Unseriöse Vermittler versprechen individuelle Besichtigung statt Massenauflauf Foto: dpa-Zentralbild

Ein Wohnungssuchender wurde über ein Internetportal fündig, aber längst nicht glücklich mit dem Angebot: Ein Vermittler verlangte eine saftige Gebühr fürs Anschauen, und zwar ohne Erfolgsgarantie.

Stuttgart - Im Frühjahr bekam Marco P. die lang ersehnte Zusage für ein Lehramt im Raum Stuttgart. Im Mai begann er, eine Wohnung in der Stadt zu suchen – und stieß dabei auf erstaunliche Gepflogenheiten.

Über ein Internetportal fand er eine Drei-Zimmer-Wohnung im Stuttgarter Westen und meldete sein Interesse an. „Daraufhin habe ich per E-Mail ein Angebot erhalten, das gepasst hätte, die Konditionen für die Besichtigung hielt Marco P. allerdings für inakzeptabel. Unter der Rubrik „Sonstige Angaben“ stand: „Bitte beachten Sie, dass wir als Dienstleister die Besichtigung durchführen und dafür eine Gebühr von 34,99 Euro erheben.“

Weitere Details standen im Exposé, zum Beispiel, dass der Betrag bei der Besichtigung in bar bezahlt werden müsse und nicht zurückerstattet werde, „falls Ihnen die Wohnung nicht gefällt oder Sie später keinen Zuschlag des Eigentümers erhalten sollten“, heißt es dort. Der Vermittler nennt sich selbst „Dienstleister“ und bemüht sich, durch Großbuchstaben kenntlich zu machen, dass er kein Makler sei. Er preist die Vorzüge dieses Verfahrens an: „Durch diese Vorgehensweise reduziert sich die Anzahl der potenziellen Bewerber, und Sie haben eine deutlich höhere Chance, die Wohnung zu mieten.“

Für Wohnungssuchende wie Marco P. klingt so etwas verlockend. „Ich war bei einigen Besichtigungen, wo bis zu 30 Leute kamen, in einem Fall waren sogar alle auf einmal in der Wohnung, so dass man wegen Überfüllung schon auf den Balkon ausweichen musste“, sagt der 32-Jährige.

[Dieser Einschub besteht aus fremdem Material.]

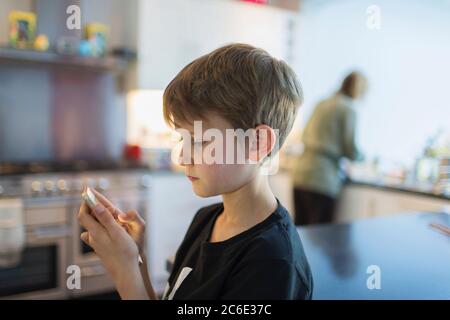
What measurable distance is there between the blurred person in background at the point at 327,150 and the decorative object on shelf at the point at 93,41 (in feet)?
4.34

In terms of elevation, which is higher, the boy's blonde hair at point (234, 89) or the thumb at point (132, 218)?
the boy's blonde hair at point (234, 89)

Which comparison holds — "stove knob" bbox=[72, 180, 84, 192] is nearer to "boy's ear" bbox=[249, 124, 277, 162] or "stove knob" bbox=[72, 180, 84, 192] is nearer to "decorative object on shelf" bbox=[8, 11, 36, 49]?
"decorative object on shelf" bbox=[8, 11, 36, 49]

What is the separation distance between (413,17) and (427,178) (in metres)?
0.89

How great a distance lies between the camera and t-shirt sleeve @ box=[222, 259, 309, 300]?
0.53 m

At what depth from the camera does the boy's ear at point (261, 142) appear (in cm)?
56

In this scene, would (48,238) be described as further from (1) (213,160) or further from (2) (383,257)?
(1) (213,160)

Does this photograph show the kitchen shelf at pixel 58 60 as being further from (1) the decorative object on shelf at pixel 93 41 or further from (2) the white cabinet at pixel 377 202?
(2) the white cabinet at pixel 377 202

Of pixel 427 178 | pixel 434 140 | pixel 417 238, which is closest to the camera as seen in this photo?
pixel 417 238

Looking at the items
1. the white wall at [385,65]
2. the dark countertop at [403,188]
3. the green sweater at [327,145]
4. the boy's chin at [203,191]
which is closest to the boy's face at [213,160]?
the boy's chin at [203,191]

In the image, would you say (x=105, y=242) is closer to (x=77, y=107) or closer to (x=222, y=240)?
(x=222, y=240)

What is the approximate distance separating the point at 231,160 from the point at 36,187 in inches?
71.0

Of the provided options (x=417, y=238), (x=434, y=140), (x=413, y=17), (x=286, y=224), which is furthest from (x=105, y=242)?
(x=413, y=17)

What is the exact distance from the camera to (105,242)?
56 centimetres

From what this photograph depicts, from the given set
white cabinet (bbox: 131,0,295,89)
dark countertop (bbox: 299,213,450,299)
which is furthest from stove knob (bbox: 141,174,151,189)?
dark countertop (bbox: 299,213,450,299)
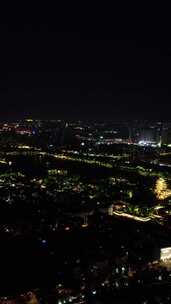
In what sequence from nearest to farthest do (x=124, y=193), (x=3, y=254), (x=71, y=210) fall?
1. (x=3, y=254)
2. (x=71, y=210)
3. (x=124, y=193)

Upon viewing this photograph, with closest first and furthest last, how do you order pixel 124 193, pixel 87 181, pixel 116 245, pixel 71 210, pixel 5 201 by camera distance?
pixel 116 245 → pixel 71 210 → pixel 5 201 → pixel 124 193 → pixel 87 181

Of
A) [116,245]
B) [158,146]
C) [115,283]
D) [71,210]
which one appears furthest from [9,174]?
[158,146]

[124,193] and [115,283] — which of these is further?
[124,193]

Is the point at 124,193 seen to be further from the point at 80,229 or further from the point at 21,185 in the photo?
the point at 80,229

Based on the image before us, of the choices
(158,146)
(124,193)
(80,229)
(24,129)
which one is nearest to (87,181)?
(124,193)

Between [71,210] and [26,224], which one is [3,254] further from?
[71,210]

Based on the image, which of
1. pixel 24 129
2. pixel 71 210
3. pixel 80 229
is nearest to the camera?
pixel 80 229

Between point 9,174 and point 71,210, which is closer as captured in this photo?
point 71,210

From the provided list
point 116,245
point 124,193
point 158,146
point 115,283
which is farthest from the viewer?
point 158,146
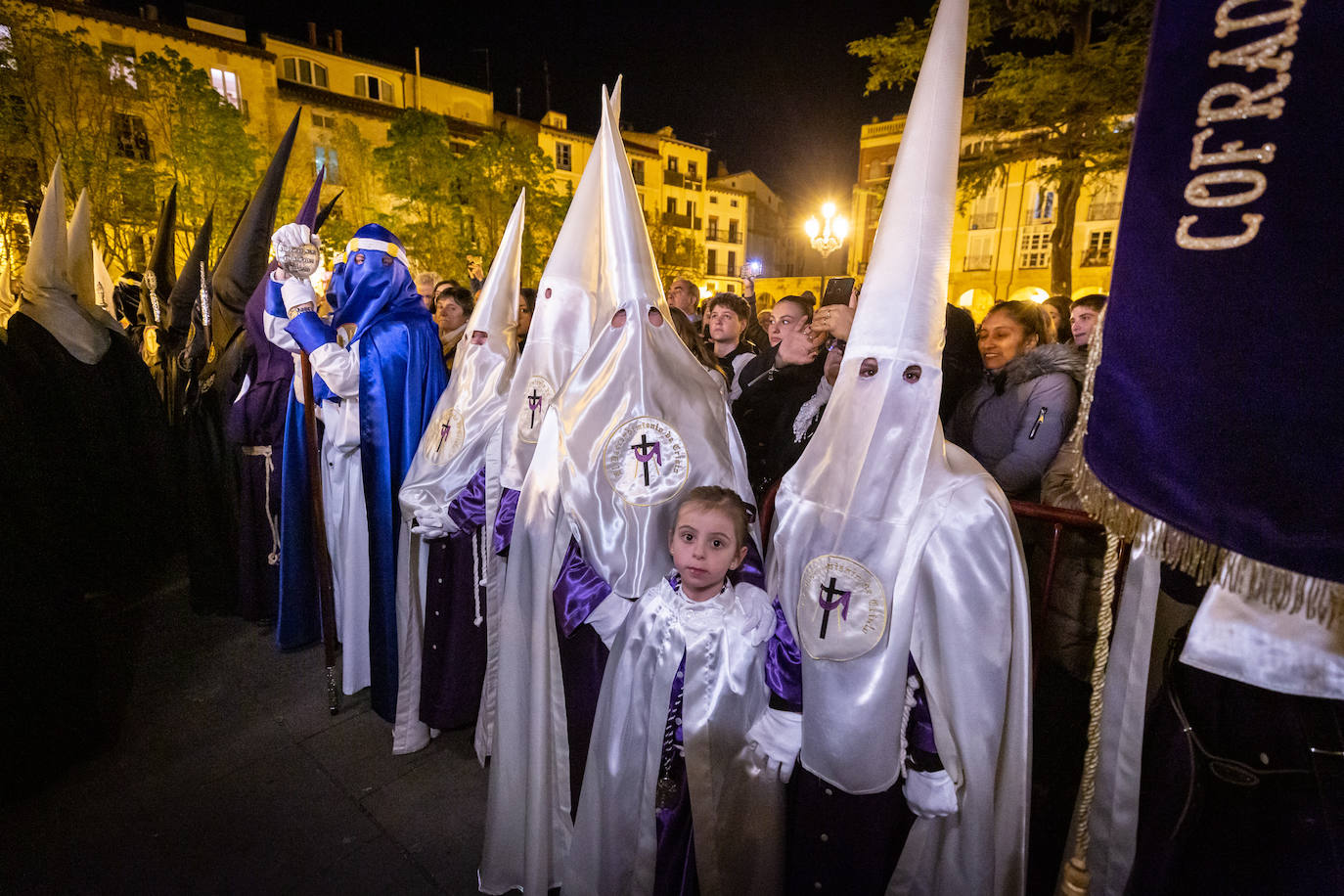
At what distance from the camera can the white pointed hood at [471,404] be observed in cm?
310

Ulrich Wecker, der Geschäftsführer des Stuttgarter Haus- und Grundbesitzervereins, hört erstmals von dem sogenannten Dienstleister und hält ihn für einen „unseriösen Zwischenvermittler“. Weder könne es sich bei den 34,99 Euro um eine Provision handeln, da diese erfolgsabhängig sei. „Und selbst wenn ein privater Vermieter viele Anfragen hat, dann macht man vier bis fünf Termine der Reihe nach. Ich will doch mit den Leuten ins Gespräch kommen und wissen, mit wem ich es zu tun habe und ob der Interessent zahlen kann“, sagt Wecker. Verständnis für das Geschäftsgebaren des betreffenden Dienstleisters hat Wecker nicht.

"Das ist rechtswidrig und dummdreist"

Beim Mieterverein Stuttgart ist der Fall hingegen bekannt. Vor einer Woche hat der Verein 15 000 seiner 30 000 Mitglieder aufgerufen, solche und ähnliche Verstöße zu melden. „Auf diesen sogenannten Dienstleister haben wir zwei Hinweise bekommen“, sagt Rolf Gaßmann. Der Vorstand hat den Fall bereits an einen Verbraucheranwalt übergeben und will eine Abmahnung des Betreffenden erwirken.

„Die hier als Besichtigungsgebühr deklarierte Summe ist eine verkappte Vermittlungsgebühr, das ist rechtswidrig und dummdreist.“ Eine Gebühr für die Vermittlung einer Wohnung dürfe ein Makler nur bei Erfolg verlangen.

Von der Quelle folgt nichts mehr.